Подхватилась, значит, Козлиха, вырулила в другую комнату, волокет кулечки с подарками. «Ой, боже ж ты мой! — причитает, будто бы сама в бога верует, а у нее накрашенные губы трясутся. — Да мы ж пошутили, пошутили, боже ж ты мой, Сереженька. Ты неправильно нас, деточка, понял… — И дальше: — Конешно, конешно, ты возьми их, подарочки, Валя, возьми. Они уже все твои. Ты же очень славная девочка…»
Валька стоит как сосулька в теплынь. Вся слезами увесилась, а меня от этого бьет еще пуще; еще маленько, и в пол ввинтит. Так я тогда их ненавидел. Со стороны, наверное, страшная штука. А может, и нет… Не знаю. Я же тогда еще совсем не умел на себя глядеть со стороны. Маленькие вообще не знают, что это такое. Они видят только то, что видят. Ведь для того, чтобы научиться смотреть на себя со стороны, да еще и глазами других, надобно долго прожить. И то не обязательно выучишься. Не всякому такое дано. Теперь-то я точно знаю, вон их сколько угодно вокруг людей, что и дожили хотя до сплошной седины, а только то и умеют — смотреть на себя в жизни-то своими, влюбленными только в самих себя глазищами. Но тут возможно, что они и боятся смотреть на себя по-другому. Это ж не всегда интересно — на негодяя-то пускай и со стороны, но в упор уставиться. Для этого же характер надо иметь. И еще кое-что… Но это опять же так, к слову пришлось… А тогда выхватил я у Козлихи кулечки, сунул их Вальке Пшеничниковой и повел ее оттуда. А напоследок, уже в дверях, грозно так сказал им всем: «Ешшо раз так от пошутите — с-палю!..» И спалил бы. У меня бы за Вальку на это не заржавело. Мыслимое ли это дело — так изгиляться над детьми?.. В те минуты я, пацан, маленький, был, наверное, взрослым. И по-взрослому сильным…

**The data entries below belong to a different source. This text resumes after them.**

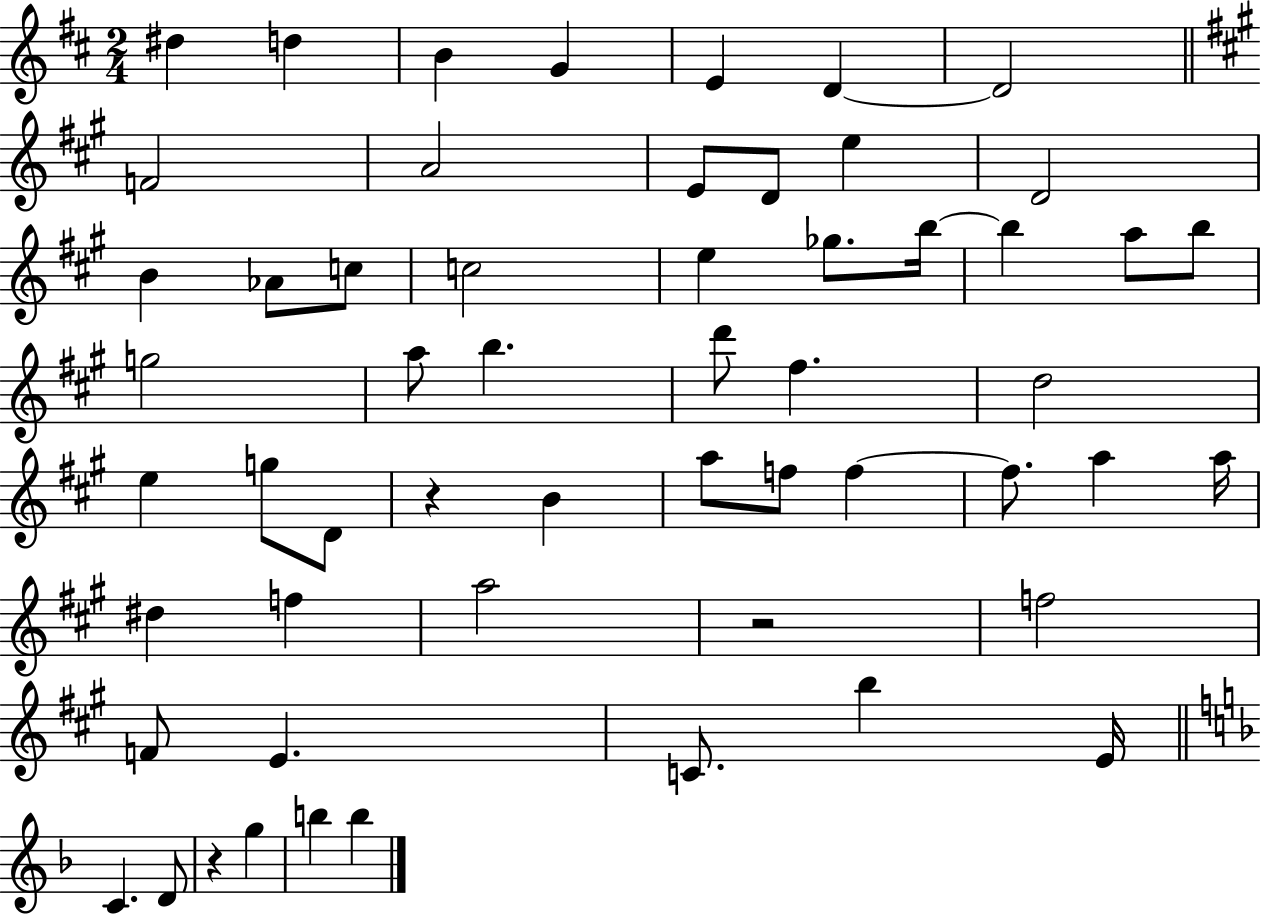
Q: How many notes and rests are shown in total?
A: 56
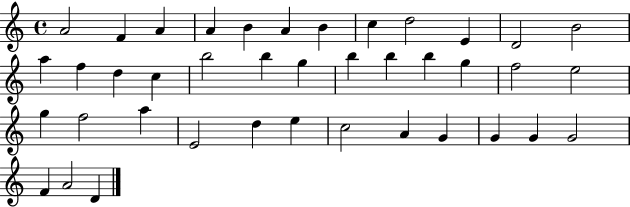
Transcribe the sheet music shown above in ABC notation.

X:1
T:Untitled
M:4/4
L:1/4
K:C
A2 F A A B A B c d2 E D2 B2 a f d c b2 b g b b b g f2 e2 g f2 a E2 d e c2 A G G G G2 F A2 D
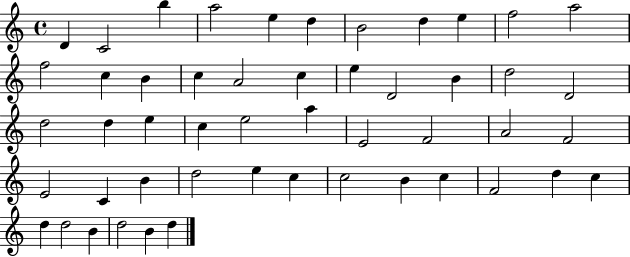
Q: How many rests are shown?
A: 0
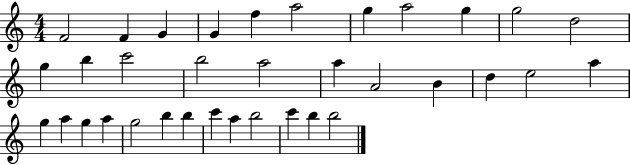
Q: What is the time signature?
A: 4/4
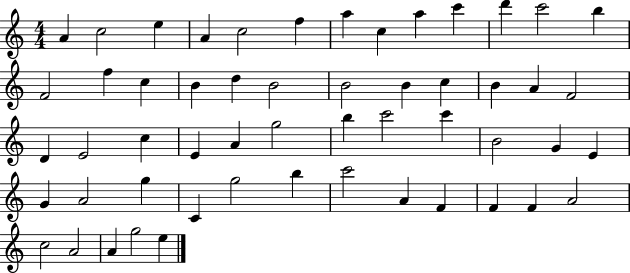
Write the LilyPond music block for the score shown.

{
  \clef treble
  \numericTimeSignature
  \time 4/4
  \key c \major
  a'4 c''2 e''4 | a'4 c''2 f''4 | a''4 c''4 a''4 c'''4 | d'''4 c'''2 b''4 | \break f'2 f''4 c''4 | b'4 d''4 b'2 | b'2 b'4 c''4 | b'4 a'4 f'2 | \break d'4 e'2 c''4 | e'4 a'4 g''2 | b''4 c'''2 c'''4 | b'2 g'4 e'4 | \break g'4 a'2 g''4 | c'4 g''2 b''4 | c'''2 a'4 f'4 | f'4 f'4 a'2 | \break c''2 a'2 | a'4 g''2 e''4 | \bar "|."
}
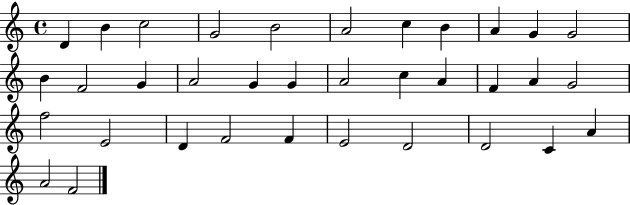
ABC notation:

X:1
T:Untitled
M:4/4
L:1/4
K:C
D B c2 G2 B2 A2 c B A G G2 B F2 G A2 G G A2 c A F A G2 f2 E2 D F2 F E2 D2 D2 C A A2 F2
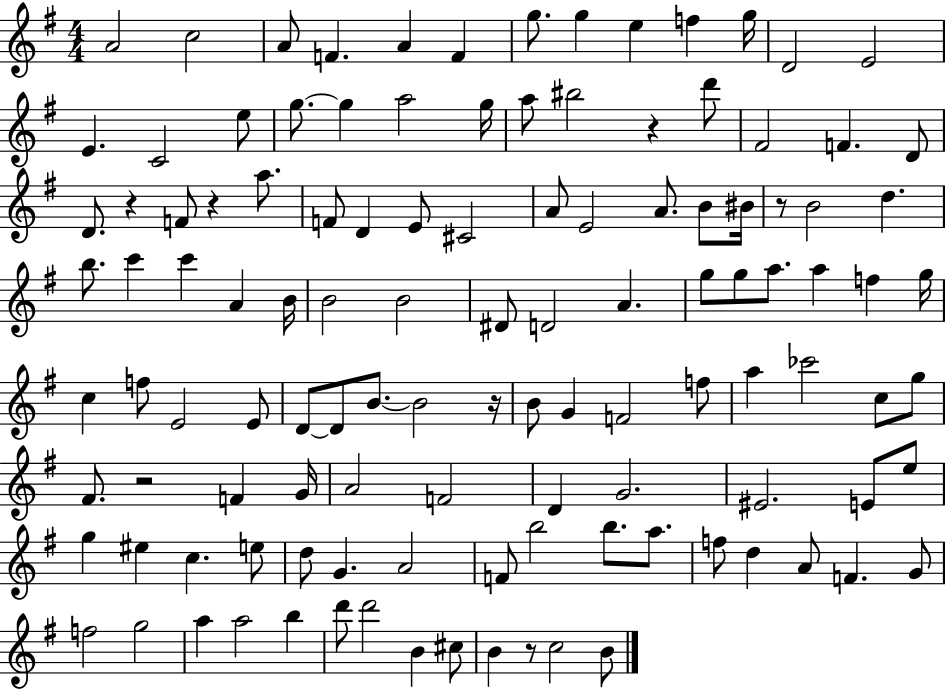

Вот уж чего мне в те годы хотелось, дак это быть сильным. И об этом тогда я помышлял всерьез. Время такое было — надо было быть сильным. Доходяги и скулежники нигде — ни во дворе, ни на улице — славой не пользовались, Москва и тогда слезам-то не больно верила. Бытовало суровое: держи хвост пистолетом, а то оторвут. И разницу между настоящей добротой и сопливой жалостью я уже тогда, к своим десяти годам, учуял. Как мог разглядел…
Тем не менее я все равно был и оставался пацаном. И периодически сгибал, ставил торчмя возле зеркала, когда был дома один, локоть правой руки. Сжимая кулак, я тянул его к плечу и щупал при этом мышцу. Но радости она не приносила. Она не надувалась у меня, как у сапожника Шамшурина или у Генки Будзинского. Палец легко продавливал почти до кости тонкую бледную кожу. Это огорчало меня и приводило к мысли, что все-таки мне неплохо было бы иметь рядом с собой сильного заступника…
Конечно, если бы воротился с войны отец, такой бы проблемы для меня не существовало. Отец — я это запомнил, — уходя на войну, нес меня на ладонях почти до самой станции. Вот это была сила!..
Короче, не понимая тогда всего до конца, я проходил на самом себе элементарный урок диалектики: пока было очень уж трудно и шла война, в которой нам надо было обязательно победить, мне требовался только хлеб — только жратва.